── EXERCISE TEXT
Don Berwick, a doctor, sees almost everything as a health care or moral issue ; and as health care and government’s handling of it has roiled the whole nation, the Lexington audience saw it too. Applause galore graced his most fervent flights of pediatric concern. Curiously, he also arrives via the health issue route at favoring repeal of the State’s casino law. All four of his rivals took the opposite position: Grossman pointedly, for both the revenue and the jobs — as he said, ‘how will we replace the casino revenue ?” Coakley opposed Berwick definitively, noting that she has sued to prevent the casino repeal referendum entirely, as an unconstitutional interference with settled contract rights). Even the casual Kayyem said that no, we need casino revenue and jobs.

Many in the Lexington audience applauded Berwick’s anti-casino moralism. To this observer, however, Berwick the anti-casino repealer seemed a Democratic version of Ted Cruz repealing Obamacare. Not exactly the impression he might want to leave.
────
── SUPPLIED MATERIAL
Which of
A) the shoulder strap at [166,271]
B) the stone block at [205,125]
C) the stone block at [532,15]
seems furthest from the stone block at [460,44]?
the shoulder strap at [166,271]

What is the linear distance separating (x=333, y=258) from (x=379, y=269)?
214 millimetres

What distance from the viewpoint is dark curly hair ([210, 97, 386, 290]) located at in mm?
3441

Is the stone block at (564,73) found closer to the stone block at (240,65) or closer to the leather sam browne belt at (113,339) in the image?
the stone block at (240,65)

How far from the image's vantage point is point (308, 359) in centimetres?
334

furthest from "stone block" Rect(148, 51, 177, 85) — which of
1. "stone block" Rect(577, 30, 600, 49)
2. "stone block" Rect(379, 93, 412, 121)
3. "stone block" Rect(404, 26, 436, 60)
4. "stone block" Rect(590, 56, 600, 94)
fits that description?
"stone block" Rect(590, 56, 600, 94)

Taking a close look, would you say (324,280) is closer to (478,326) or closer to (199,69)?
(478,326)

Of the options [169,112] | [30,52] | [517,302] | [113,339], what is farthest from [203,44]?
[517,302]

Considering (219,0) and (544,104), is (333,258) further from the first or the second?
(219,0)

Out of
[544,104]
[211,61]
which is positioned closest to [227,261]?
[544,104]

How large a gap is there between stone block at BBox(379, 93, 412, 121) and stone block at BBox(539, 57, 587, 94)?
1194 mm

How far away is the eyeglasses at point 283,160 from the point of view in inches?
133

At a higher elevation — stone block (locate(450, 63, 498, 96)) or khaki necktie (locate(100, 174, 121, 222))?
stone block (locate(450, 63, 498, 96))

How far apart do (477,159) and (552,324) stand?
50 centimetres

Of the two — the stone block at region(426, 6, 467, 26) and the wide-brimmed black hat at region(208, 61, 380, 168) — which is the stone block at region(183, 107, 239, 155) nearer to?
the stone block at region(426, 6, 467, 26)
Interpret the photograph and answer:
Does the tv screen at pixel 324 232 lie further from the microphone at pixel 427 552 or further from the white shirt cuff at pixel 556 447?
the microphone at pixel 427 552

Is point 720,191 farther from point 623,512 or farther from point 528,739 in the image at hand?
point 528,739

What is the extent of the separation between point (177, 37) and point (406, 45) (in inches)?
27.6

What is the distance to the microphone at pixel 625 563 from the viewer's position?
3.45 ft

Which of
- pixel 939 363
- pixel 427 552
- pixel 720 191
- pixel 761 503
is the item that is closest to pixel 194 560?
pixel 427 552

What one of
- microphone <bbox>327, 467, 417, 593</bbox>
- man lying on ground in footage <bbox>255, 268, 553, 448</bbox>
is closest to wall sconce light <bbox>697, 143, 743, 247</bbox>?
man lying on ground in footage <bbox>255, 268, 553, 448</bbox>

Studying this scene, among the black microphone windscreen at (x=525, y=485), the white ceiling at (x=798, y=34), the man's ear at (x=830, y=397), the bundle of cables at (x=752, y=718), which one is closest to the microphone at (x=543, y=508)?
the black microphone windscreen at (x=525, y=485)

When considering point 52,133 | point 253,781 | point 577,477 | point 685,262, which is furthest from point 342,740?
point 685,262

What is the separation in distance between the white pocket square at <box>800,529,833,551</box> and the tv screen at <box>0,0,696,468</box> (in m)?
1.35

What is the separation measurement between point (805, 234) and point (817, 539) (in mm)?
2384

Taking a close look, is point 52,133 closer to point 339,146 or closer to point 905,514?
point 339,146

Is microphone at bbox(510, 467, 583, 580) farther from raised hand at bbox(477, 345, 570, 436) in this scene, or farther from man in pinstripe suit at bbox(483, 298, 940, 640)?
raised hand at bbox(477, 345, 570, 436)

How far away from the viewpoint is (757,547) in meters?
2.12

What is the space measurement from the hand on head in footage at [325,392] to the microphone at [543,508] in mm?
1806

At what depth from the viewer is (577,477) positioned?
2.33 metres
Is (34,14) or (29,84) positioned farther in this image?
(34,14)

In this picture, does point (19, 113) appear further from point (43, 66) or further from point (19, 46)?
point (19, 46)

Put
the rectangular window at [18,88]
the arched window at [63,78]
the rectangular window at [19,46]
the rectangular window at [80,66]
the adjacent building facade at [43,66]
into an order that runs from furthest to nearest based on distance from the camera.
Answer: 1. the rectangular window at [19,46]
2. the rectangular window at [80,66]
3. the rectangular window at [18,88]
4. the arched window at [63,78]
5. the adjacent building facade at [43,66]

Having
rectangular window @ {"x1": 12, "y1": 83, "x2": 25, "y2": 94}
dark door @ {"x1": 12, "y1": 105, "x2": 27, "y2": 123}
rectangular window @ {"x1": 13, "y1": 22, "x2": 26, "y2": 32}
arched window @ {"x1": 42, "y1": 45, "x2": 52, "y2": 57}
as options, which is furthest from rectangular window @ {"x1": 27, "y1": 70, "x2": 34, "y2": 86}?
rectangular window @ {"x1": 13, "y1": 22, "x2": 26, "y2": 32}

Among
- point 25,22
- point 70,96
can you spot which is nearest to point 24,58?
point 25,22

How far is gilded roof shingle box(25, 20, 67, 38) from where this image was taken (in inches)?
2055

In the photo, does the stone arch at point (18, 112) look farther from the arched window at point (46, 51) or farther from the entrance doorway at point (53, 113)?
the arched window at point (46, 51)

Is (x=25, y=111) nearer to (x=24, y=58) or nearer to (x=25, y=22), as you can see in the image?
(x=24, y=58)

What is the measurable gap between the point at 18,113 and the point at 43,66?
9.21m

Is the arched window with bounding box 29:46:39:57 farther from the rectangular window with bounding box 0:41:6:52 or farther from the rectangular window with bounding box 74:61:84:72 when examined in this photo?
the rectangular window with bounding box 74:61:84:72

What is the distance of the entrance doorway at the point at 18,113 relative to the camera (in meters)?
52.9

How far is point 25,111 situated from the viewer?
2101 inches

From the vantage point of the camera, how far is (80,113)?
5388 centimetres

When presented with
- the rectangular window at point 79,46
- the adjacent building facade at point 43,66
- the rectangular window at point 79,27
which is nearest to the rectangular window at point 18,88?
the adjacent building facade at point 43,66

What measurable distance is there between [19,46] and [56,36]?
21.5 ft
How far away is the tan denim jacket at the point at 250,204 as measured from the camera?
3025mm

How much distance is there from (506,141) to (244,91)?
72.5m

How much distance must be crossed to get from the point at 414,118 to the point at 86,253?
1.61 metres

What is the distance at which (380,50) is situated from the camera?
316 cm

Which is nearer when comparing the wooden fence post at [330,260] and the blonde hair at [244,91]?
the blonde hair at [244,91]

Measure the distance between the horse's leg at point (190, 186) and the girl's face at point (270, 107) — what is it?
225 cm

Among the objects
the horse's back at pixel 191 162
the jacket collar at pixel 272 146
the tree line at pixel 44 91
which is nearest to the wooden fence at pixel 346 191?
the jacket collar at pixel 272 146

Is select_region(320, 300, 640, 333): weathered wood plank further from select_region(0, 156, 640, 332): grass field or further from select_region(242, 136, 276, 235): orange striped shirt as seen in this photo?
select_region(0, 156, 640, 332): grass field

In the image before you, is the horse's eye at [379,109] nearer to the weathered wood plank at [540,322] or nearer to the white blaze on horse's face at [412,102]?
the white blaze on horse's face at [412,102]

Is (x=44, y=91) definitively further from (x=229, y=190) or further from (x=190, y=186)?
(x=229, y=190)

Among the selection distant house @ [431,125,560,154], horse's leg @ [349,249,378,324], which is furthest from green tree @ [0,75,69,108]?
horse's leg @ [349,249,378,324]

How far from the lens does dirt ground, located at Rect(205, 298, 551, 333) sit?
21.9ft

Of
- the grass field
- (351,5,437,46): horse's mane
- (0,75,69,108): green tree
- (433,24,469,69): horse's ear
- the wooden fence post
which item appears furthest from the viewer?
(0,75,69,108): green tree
────
ACTION ITEM A
For each statement, answer yes or no according to the commentary on the Lexington debate, and quote the words that decide it: (i) Berwick favors repealing the State's casino law. (ii) Grossman agreed with Berwick on the casino law. (iii) Kayyem said the casino revenue and jobs are not needed.
ACTION ITEM B
List every person named in the commentary on the Lexington debate.

TASK RESPONSE A
(i) Yes: "favoring repeal of the State’s casino law"
(ii) No: "All four of his rivals took the opposite position: Grossman pointedly"
(iii) No: "Even the casual Kayyem said that no, we need casino revenue and jobs."

TASK RESPONSE B
Don Berwick, Grossman, Coakley, Kayyem, Ted Cruz